Exercise description
Write out the material exactly, leaving every picture behind.

Input for this task
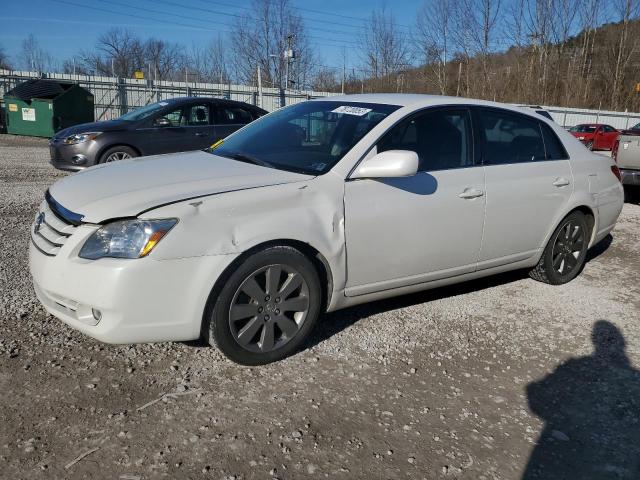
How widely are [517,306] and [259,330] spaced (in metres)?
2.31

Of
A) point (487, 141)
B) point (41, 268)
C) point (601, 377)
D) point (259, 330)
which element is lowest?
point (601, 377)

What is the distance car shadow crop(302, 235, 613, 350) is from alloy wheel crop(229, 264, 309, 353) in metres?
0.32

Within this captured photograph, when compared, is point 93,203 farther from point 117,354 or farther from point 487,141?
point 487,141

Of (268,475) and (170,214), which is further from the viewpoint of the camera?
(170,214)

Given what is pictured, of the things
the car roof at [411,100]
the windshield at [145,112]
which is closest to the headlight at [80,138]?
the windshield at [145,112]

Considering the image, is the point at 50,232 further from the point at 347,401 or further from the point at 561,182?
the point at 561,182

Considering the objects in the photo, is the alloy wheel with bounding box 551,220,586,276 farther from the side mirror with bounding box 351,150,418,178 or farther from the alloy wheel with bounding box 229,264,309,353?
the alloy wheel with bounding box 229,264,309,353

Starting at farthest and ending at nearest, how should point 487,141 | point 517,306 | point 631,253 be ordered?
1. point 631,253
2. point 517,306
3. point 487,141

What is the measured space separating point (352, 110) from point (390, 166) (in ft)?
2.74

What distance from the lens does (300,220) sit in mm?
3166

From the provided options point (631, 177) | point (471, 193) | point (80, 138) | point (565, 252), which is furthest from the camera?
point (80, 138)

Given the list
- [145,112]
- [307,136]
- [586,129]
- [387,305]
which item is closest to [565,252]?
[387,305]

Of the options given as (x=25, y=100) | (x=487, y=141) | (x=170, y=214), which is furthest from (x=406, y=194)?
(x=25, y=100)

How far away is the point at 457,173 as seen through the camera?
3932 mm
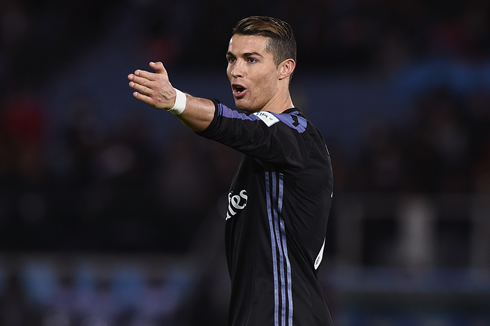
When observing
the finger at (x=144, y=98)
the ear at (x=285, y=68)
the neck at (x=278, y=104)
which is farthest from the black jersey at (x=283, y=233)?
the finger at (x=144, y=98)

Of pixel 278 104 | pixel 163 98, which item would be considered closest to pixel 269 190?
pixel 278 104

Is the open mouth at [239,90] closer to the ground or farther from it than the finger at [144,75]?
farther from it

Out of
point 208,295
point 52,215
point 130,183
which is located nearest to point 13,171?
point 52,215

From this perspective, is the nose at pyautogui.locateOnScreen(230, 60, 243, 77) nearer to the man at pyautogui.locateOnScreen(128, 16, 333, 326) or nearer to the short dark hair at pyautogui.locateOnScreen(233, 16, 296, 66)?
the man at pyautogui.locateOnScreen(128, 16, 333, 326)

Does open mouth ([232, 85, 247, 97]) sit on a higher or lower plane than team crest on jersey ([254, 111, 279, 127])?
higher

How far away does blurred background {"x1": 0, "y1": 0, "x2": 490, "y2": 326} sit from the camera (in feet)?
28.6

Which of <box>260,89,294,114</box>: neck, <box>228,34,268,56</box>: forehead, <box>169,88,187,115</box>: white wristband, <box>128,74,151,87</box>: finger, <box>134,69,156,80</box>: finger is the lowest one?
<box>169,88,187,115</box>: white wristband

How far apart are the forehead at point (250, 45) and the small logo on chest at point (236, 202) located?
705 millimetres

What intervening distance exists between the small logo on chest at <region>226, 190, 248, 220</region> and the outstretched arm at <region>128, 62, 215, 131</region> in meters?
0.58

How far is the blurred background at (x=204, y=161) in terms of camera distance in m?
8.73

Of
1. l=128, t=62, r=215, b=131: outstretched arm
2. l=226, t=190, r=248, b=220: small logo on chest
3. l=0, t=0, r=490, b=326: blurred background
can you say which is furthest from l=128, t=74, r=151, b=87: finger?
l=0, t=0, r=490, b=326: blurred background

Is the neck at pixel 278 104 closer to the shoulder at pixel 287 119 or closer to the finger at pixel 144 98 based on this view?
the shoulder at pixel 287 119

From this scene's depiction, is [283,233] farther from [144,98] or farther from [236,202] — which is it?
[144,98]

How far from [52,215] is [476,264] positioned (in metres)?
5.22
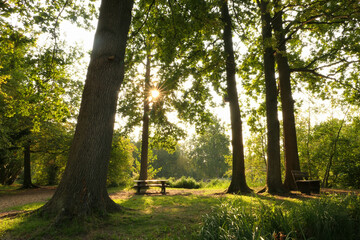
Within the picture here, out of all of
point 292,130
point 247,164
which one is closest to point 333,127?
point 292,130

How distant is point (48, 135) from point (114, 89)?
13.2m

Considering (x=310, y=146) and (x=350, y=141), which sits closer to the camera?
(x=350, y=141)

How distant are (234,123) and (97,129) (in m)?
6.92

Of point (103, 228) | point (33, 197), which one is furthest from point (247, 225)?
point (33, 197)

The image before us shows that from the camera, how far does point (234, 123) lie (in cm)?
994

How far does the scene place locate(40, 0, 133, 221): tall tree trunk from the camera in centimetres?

Solution to the exercise
How widely are [517,306] and [259,330] spaced (in metres)?
2.31

Of
A) point (487, 141)
B) point (41, 268)
C) point (601, 377)
D) point (259, 330)
which element is lowest?
point (601, 377)

What is the distance car shadow crop(302, 235, 613, 350) is from alloy wheel crop(229, 264, 309, 353) in metres?
0.32

Within this captured photograph, when compared, is point 93,203 farther from point 117,354 or farther from point 487,141?
point 487,141

Of (268,475) and (170,214), which is further from the viewpoint of the camera?
(170,214)

Given what is pictured, of the things
the car roof at [411,100]
the windshield at [145,112]
which is closest to the headlight at [80,138]?
the windshield at [145,112]

Considering the image, is the point at 50,232 further from the point at 347,401 or further from the point at 561,182?
the point at 561,182

Considering the objects in the photo, is the alloy wheel with bounding box 551,220,586,276 farther from the side mirror with bounding box 351,150,418,178 or farther from the alloy wheel with bounding box 229,264,309,353?
the alloy wheel with bounding box 229,264,309,353

Starting at farthest and ending at nearest, how should point 487,141 | point 517,306 | point 631,253 be ordered?
1. point 631,253
2. point 517,306
3. point 487,141

What is the measured space separating point (352, 110) from point (390, 166) (in ft)?
2.74

What distance from the lens does (300,220) sit in mm?
3166

From the provided options point (631, 177) | point (471, 193) | point (80, 138) | point (565, 252), which is furthest from the camera?
point (80, 138)

Given the list
- [145,112]
- [307,136]
- [586,129]
- [387,305]
which item is closest to [565,252]?
[387,305]

Of the options given as (x=25, y=100) | (x=487, y=141) | (x=170, y=214), which is furthest from (x=406, y=194)?
(x=25, y=100)

How far away is the point at 457,173 as seen through the camera?
3932 mm
When observing
the finger at (x=144, y=98)
the ear at (x=285, y=68)
the neck at (x=278, y=104)
which is farthest from the black jersey at (x=283, y=233)?
the finger at (x=144, y=98)

Of pixel 278 104 | pixel 163 98, which item would be considered closest to pixel 269 190?
pixel 278 104

Is the open mouth at [239,90] closer to the ground or farther from it than the finger at [144,75]?
farther from it

Out of
point 208,295
point 52,215
point 130,183
which is located nearest to point 13,171?
point 52,215

From this perspective, is the nose at pyautogui.locateOnScreen(230, 60, 243, 77) nearer to the man at pyautogui.locateOnScreen(128, 16, 333, 326) or nearer to the short dark hair at pyautogui.locateOnScreen(233, 16, 296, 66)?
the man at pyautogui.locateOnScreen(128, 16, 333, 326)

Does open mouth ([232, 85, 247, 97]) sit on a higher or lower plane than team crest on jersey ([254, 111, 279, 127])?
higher

How far away does blurred background {"x1": 0, "y1": 0, "x2": 490, "y2": 326} sit from the camera (in feet)?
28.6

Which of <box>260,89,294,114</box>: neck, <box>228,34,268,56</box>: forehead, <box>169,88,187,115</box>: white wristband, <box>128,74,151,87</box>: finger, <box>134,69,156,80</box>: finger is the lowest one?
<box>169,88,187,115</box>: white wristband

How far apart are the forehead at point (250, 45) and the small logo on chest at point (236, 202) located?
705 millimetres

What intervening distance exists between the small logo on chest at <region>226, 190, 248, 220</region> and the outstretched arm at <region>128, 62, 215, 131</region> in meters?
0.58

How far is the blurred background at (x=204, y=161) in terms of camera distance in m?
8.73

Of
1. l=128, t=62, r=215, b=131: outstretched arm
2. l=226, t=190, r=248, b=220: small logo on chest
3. l=0, t=0, r=490, b=326: blurred background
can you say which is furthest from l=128, t=74, r=151, b=87: finger?
l=0, t=0, r=490, b=326: blurred background

Is the neck at pixel 278 104 closer to the shoulder at pixel 287 119 or closer to the finger at pixel 144 98 based on this view?
the shoulder at pixel 287 119

From this scene's depiction, is [283,233] farther from [144,98] or farther from [236,202] — which is it?
[144,98]

How far from [52,215] is [476,264] positioned (in metres)?
5.22
Within the picture here, out of all of
point 292,130
point 247,164
which one is closest to point 333,127?
point 292,130

How distant is point (48, 135) from point (114, 89)?
13.2m

Considering (x=310, y=146) and (x=350, y=141), which sits closer to the camera?
(x=350, y=141)

How distant are (234,123) and (97,129) (in m)?
6.92

Of point (103, 228) | point (33, 197), which one is furthest from point (247, 225)?
point (33, 197)

The image before us shows that from the camera, how far does point (234, 123) lie (in cm)?
994

How far does the scene place locate(40, 0, 133, 221): tall tree trunk from the camera in centimetres?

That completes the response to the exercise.